The lawsuit was filed in the United States District Court for the Southern District of Florida and was assigned to Judge Beth Bloom, who was nominated by President Barack Obama and confirmed by the Senate in 2014. In her order granting the defendants’ motions to dismiss, Judge Bloom relied on United States Supreme Court precedent holding that the Due Process Clause is “a limitation on the State’s power to act, not . . . a guarantee of certain minimal levels of safety and security.” In other words, “nothing in the language of the Due Process Clause itself requires the State to protect the life, liberty, and property of its citizens against invasion by private actors,” such as Cruz. Nevertheless, the Due Process Clause does impose a duty on state actors to protect people who are in their custody from harm by third parties. But, as Judge Bloom ruled, this duty does not apply to this case because students are not considered to be in the custody of the state such that they have been deprived of their ability to take care of themselves. Accordingly, the defendants did not violate the plaintiffs’ substantive due process rights.
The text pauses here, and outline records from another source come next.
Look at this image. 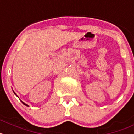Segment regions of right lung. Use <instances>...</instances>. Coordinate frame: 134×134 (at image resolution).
<instances>
[{
  "instance_id": "1",
  "label": "right lung",
  "mask_w": 134,
  "mask_h": 134,
  "mask_svg": "<svg viewBox=\"0 0 134 134\" xmlns=\"http://www.w3.org/2000/svg\"><path fill=\"white\" fill-rule=\"evenodd\" d=\"M21 102H22V101H21ZM23 102V104L24 105H25V106H28V105H27V104H25V103H24L23 102Z\"/></svg>"
}]
</instances>
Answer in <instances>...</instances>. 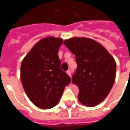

This case serves as a good reminder that the defendant in any case must have owed the plaintiff a legal duty to act or refrain from acting in a specific way. A moral duty will not suffice. Liability cannot be based on how innocent or sympathetic the plaintiff is. Nor can liability be based on the fact that a tragic event has occurred. There is no question that the plaintiffs in this case were innocent and “deserving,” but that is not enough. There must have been a legal duty. The plaintiffs in this case lost because there is no constitutional duty owed by school officials to protect students from harm inflicted by third parties. To some, this rule may be seen as unfair and contrary to common sense, but there are good policy reasons for it. After all, the purpose of the Due Process Clause was to protect people from the state, not to ensure that the state protected them from each other.